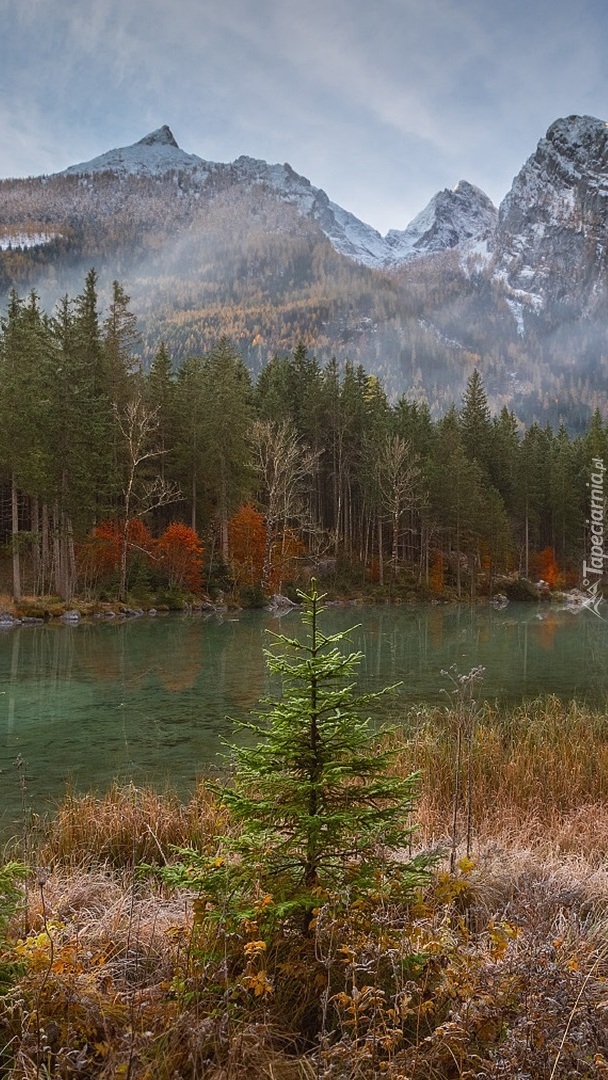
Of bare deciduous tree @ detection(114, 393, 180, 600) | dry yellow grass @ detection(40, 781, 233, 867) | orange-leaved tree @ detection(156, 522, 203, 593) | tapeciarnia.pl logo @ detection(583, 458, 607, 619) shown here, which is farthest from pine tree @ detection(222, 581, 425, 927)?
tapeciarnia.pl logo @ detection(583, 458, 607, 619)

+ + + + +

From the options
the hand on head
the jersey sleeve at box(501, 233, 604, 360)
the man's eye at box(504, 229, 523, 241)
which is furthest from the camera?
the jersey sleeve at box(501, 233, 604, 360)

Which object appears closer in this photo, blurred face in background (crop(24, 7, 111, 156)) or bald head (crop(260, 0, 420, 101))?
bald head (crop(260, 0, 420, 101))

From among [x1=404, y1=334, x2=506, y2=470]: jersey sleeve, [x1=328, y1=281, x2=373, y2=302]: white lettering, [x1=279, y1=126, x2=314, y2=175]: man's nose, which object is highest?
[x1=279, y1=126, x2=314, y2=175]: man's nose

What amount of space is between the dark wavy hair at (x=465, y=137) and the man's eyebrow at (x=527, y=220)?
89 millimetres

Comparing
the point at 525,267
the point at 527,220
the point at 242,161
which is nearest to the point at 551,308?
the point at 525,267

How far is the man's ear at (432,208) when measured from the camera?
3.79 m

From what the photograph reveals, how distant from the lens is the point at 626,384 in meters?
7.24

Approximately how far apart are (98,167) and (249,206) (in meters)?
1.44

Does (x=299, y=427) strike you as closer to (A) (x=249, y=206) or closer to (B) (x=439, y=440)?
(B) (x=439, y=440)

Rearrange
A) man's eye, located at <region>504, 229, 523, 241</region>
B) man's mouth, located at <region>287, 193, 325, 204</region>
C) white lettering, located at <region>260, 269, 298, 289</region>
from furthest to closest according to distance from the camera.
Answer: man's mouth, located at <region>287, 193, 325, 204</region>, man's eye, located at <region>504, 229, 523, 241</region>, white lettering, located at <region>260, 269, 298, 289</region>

+ + + + +

» **PROBLEM REQUIREMENTS**
Convert the lines above into a Markdown table with the columns Index and Text. Start with the line containing "Approximately how far", go up to and including the line containing "Answer: man's mouth, located", give each line its own number, and leave out blank lines.

» **RESULT OF THIS TASK**
| Index | Text |
|---|---|
| 1 | Approximately how far apart are (98,167) and (249,206) (in meters)? |
| 2 | 1.44 |
| 3 | Does (x=299, y=427) strike you as closer to (A) (x=249, y=206) or closer to (B) (x=439, y=440)? |
| 4 | (B) (x=439, y=440) |
| 5 | Rearrange |
| 6 | A) man's eye, located at <region>504, 229, 523, 241</region> |
| 7 | B) man's mouth, located at <region>287, 193, 325, 204</region> |
| 8 | C) white lettering, located at <region>260, 269, 298, 289</region> |
| 9 | from furthest to closest according to distance from the camera. |
| 10 | Answer: man's mouth, located at <region>287, 193, 325, 204</region>, man's eye, located at <region>504, 229, 523, 241</region>, white lettering, located at <region>260, 269, 298, 289</region> |